Task goal: Please print all of the data below line for line, without any changes, and leave out the pictures.

╔══

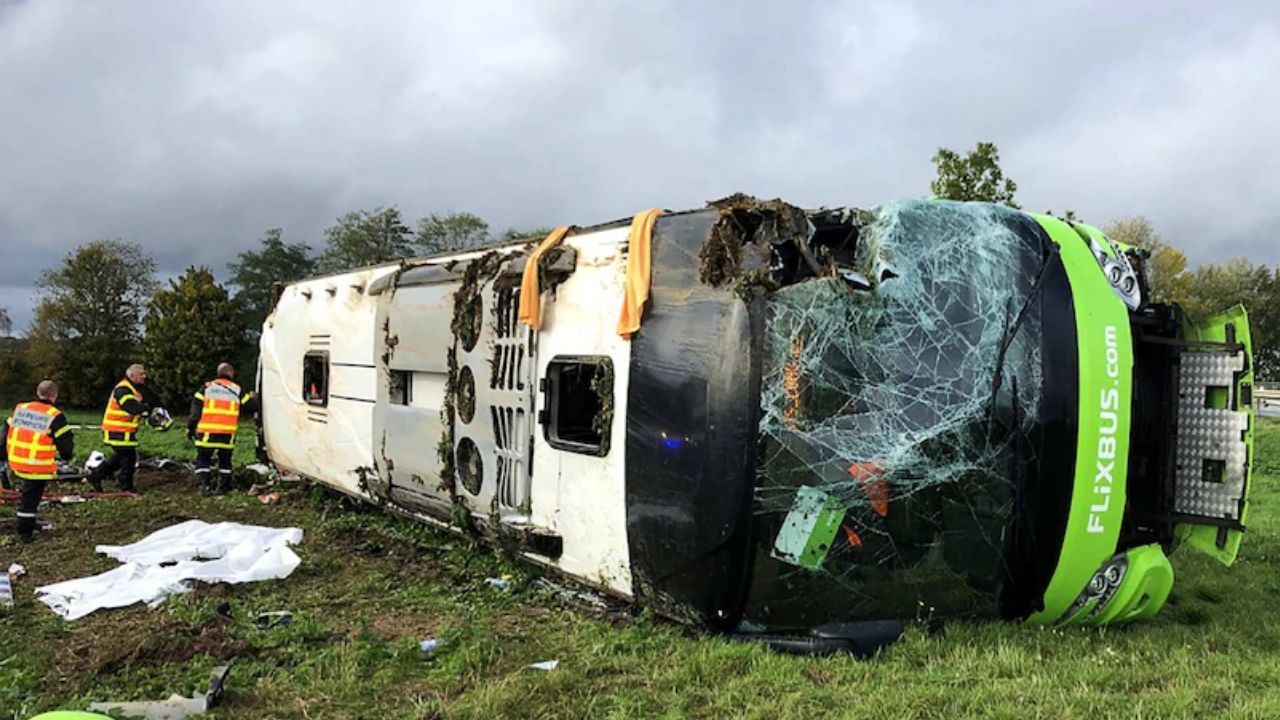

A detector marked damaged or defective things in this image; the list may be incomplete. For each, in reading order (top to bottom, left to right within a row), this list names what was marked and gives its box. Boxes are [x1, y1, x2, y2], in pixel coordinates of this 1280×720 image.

broken window [302, 352, 328, 408]
broken window [388, 372, 412, 404]
broken window [544, 356, 612, 456]
damaged bus body [258, 194, 1248, 644]
overturned bus [255, 194, 1256, 640]
shattered windshield [744, 200, 1056, 628]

╚══

Result of the exercise:
A detector marked damaged or defective things in this image; the list may be incomplete. For each, in reading order (top to bottom, left to right within a row), this list names what was marked and gives its box. Boxes are [x1, y1, x2, y2], in pixel coordinates of this 1280×720 image.

broken window [302, 352, 328, 408]
broken window [388, 372, 412, 404]
broken window [544, 356, 612, 456]
damaged bus body [258, 194, 1248, 644]
overturned bus [255, 194, 1256, 640]
shattered windshield [744, 200, 1056, 628]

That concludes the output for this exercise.